The Stag Dance (Shazam Cham) is performed next, nimble and strong, taming the earth spirits and bringing blessings for all beings.  It is a magnificent display of trance like movements and seems to go on and on.

The dances blend into one another and soon the arena is filled with mask dancers swirling and jumping, a flourish of colour and vitality.  We have no idea what the story lines are or why so many incredible dancers fill the circle but we take delight in the spectacular.
As the morning turns to afternoon we are transposed to another realm and become lost in the Lord of the Cremation Ground Dance (Durdag Cham) when  masks of white skeletons dance in slow ethereal movements.  At times they carry a large black cloth which holds a linga representing an evil spirit. The evil spirit is dissolved and sent to the pure land thus giving us, the spectators a mind free from obstructions and open to enlightenment. It's a beautiful dance and I am held spellbound.

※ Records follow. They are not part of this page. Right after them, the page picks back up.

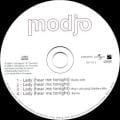 Modjo - Lady (Hear Me Tonight) - Radio Edit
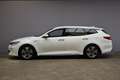 Kia Optima Sportswagon 2.0 GDi PHEV 205pk AT6 Business Execut Blanc - thumbnail 8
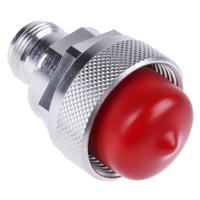 r191722000 Radiall Straight 50Ω RF Adapter N Socket to 7/16 Plug 7.5GHz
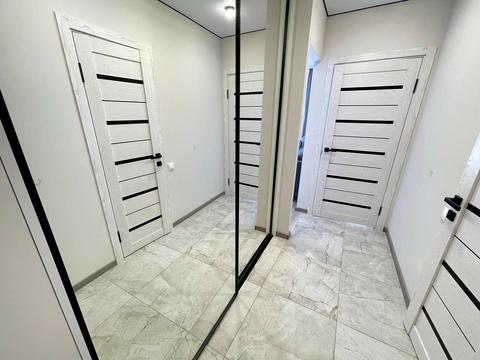 квартира за адресою Сергія Корольова вул., 26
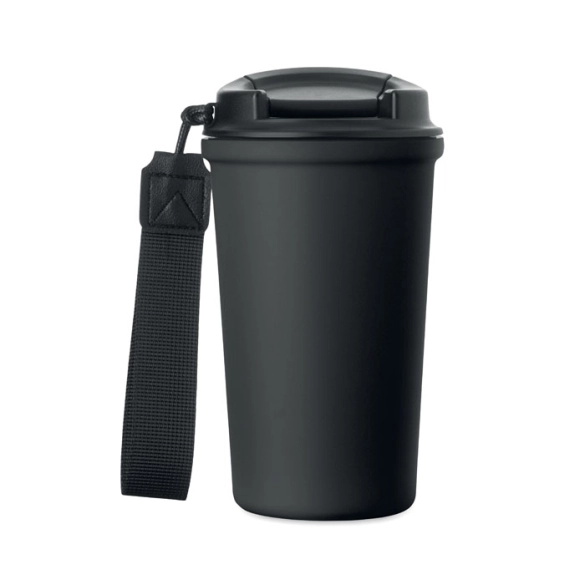 NAKANO, Gobelet en acier recyclé 400ml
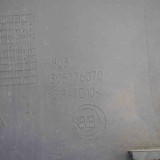 Bandou inferior ușă dreapta față CITRO&Euml;N JUMPER Furgon 2012 OEM: 1305776070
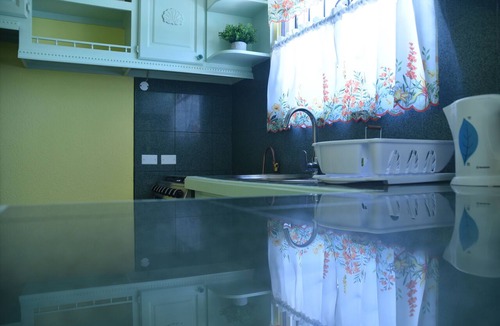 Mangrove Apartment | Christoph Escape Barbados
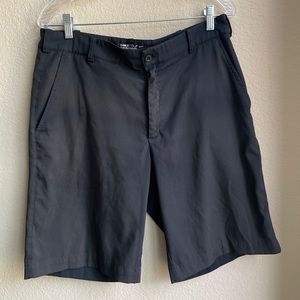 Nike Dri Fit Golf Shorts (32)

It is getting late and we are still to visit another festival, the Prakhar Tsechu which is held at the tiny Prakhar Goemba, a good half hour drive from Jakar.  Our guide tells us that today is a practise day and that not much will be happening, there'll be no masks or costumes...all very quiet he says.  

The Goemba is perched on a tiny hillock across from a river and it is a lovely ten minute walk from the road to it, across a swing bridge. 

When we enter the courtyard of the Goemba, we are immediately held transfixed.  There are only two other tourist and a handful of local Bhutanese - some children and elderly women - watching the trance like-dance being performed by magenta robed monks.  Each of the monks hold a large drum in their hands.  They appear to all be in meditative focus, their eyes closed tight, their mouths twisted as if in pain and peace at the very same time.  

Mal and I take a seat on the grassy courtyard and watch.  They are performing the Drametse Ngacham - the Drum Dance from Drametse.  This dance was designated by UNESCO in 2005 as an 'Intangible Cultural Heritage of Humanity" - described as a tradition/living expression inherited from our ancestors and passed on to our descendants.   An incredible dance it is considered to be sacred, symbolizing attainment and generating 'good karma to be reborn in paradise' and goes through a process of twenty-one sessions all performed in  in a meditated state, focusing on the power of compassion and visualizing the nine stages of becoming enlightened.  It is said that watching this dance in all its glory removes obstacles and brings peaceful activity to the spectators - and one's wishes will be fulfilled.   I feel an incredible sense of peace as I am pulled into the beat of the drums and watch the monks spin and fly as if in another world, a world where peace is attained.